Hurricane Maria unearths concern about Puerto Rico’s water system

World Today

The Trump administration is asking U.S. lawmakers to approve $29 Billion in disaster relief funding.

The money would be used to assist hurricane recovery efforts in Texas, Florida, the U.S. Virgin Islands and Puerto Rico. Two weeks later, nearly all of Puerto Rico is still without electricity. And, more than half of the island lacks running water.

CGTN’s Nitza Soledad Perez explains the growing concern over the environmental and health impact Hurricane Maria is having on the island.

Catano is home to several polluting industries. Residents have been dealing with contaminated waters for years and Hurricane Maria made a bad situation worse.

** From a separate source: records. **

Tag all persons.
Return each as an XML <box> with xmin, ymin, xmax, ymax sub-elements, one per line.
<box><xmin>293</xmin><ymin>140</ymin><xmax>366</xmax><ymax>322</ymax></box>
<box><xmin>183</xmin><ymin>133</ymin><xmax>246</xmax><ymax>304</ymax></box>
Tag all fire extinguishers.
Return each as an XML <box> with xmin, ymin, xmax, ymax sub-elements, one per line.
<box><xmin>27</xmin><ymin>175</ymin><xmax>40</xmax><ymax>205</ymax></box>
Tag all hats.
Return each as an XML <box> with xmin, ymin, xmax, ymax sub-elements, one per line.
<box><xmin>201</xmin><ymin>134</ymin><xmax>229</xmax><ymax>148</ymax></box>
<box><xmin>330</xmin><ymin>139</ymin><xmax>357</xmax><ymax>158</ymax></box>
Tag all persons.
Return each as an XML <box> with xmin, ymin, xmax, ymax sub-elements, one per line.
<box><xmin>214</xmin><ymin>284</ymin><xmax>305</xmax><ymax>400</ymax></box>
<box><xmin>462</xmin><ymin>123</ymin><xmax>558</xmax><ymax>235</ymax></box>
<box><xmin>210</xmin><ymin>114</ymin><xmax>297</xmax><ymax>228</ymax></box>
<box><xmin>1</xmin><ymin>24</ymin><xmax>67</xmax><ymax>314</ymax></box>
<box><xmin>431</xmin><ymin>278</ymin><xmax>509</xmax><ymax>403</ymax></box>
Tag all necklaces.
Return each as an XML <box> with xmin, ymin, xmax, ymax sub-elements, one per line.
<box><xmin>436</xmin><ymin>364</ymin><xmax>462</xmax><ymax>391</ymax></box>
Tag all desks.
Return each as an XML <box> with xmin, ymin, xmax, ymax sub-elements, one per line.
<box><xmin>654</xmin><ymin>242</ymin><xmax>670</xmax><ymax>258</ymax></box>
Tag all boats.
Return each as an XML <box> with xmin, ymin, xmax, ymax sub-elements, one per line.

The town has the highest incidence of cancer and respiratory diseases reported in Puerto Rico, and activists point to its proximity to an oil powered electric plant. Local and federal governments had implemented a conservation program to alleviate the environmental impact in the area. Hurricane Maria wiped that too.

The wind took most of the vegetation and soil that served to filter out many of the regional pollutants. The ecosystem is ruined and that’s not the only threat. Contaminated floodwaters can give rise– not only to mosquito-borne diseases like Zika-but to bacterial illnesses and reactions to toxins.

Leaders in Catano fear that this natural disaster will quickly devolve into a health crisis. They are cleaning the roads as much as they can, but worry that the remaining dust in the air, combined with a mosquito outbreak, could in the end, threaten Puerto Rico residents even more than Hurricane Maria itself.